- Records for the task:
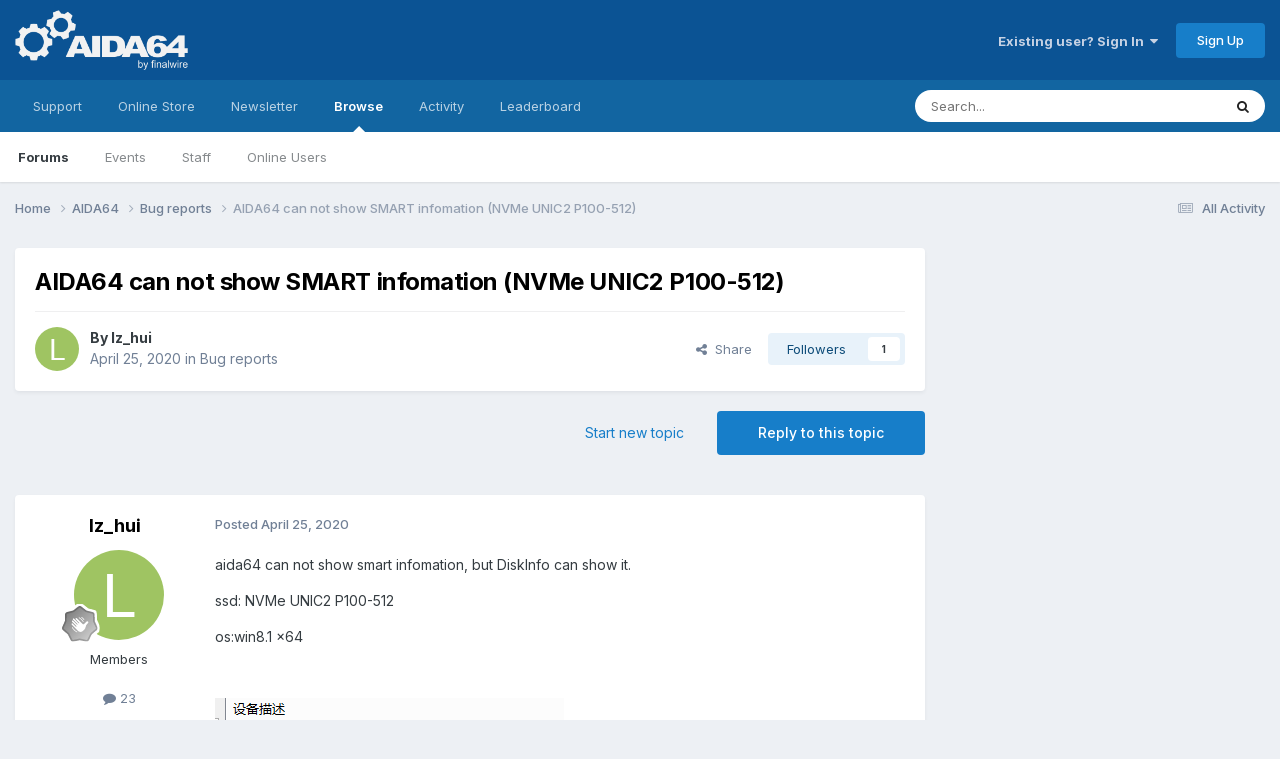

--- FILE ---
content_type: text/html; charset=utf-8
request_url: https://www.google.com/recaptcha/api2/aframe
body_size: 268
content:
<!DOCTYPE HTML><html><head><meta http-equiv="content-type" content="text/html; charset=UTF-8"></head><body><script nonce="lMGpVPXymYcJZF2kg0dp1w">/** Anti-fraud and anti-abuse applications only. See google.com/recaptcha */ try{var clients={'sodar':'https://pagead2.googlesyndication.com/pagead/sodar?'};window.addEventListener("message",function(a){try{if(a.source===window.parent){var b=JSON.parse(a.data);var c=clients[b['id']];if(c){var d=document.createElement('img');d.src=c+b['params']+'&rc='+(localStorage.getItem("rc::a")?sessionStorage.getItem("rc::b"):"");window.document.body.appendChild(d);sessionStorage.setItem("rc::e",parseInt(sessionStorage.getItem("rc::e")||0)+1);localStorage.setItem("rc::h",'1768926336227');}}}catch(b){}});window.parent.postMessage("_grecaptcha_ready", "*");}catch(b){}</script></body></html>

- Work instruction: The records are given above. Copy each line in them that holds "google".

- Response to this task:
request_url: https://www.google.com/recaptcha/api2/aframe
<!DOCTYPE HTML><html><head><meta http-equiv="content-type" content="text/html; charset=UTF-8"></head><body><script nonce="lMGpVPXymYcJZF2kg0dp1w">/** Anti-fraud and anti-abuse applications only. See google.com/recaptcha */ try{var clients={'sodar':'https://pagead2.googlesyndication.com/pagead/sodar?'};window.addEventListener("message",function(a){try{if(a.source===window.parent){var b=JSON.parse(a.data);var c=clients[b['id']];if(c){var d=document.createElement('img');d.src=c+b['params']+'&rc='+(localStorage.getItem("rc::a")?sessionStorage.getItem("rc::b"):"");window.document.body.appendChild(d);sessionStorage.setItem("rc::e",parseInt(sessionStorage.getItem("rc::e")||0)+1);localStorage.setItem("rc::h",'1768926336227');}}}catch(b){}});window.parent.postMessage("_grecaptcha_ready", "*");}catch(b){}</script></body></html>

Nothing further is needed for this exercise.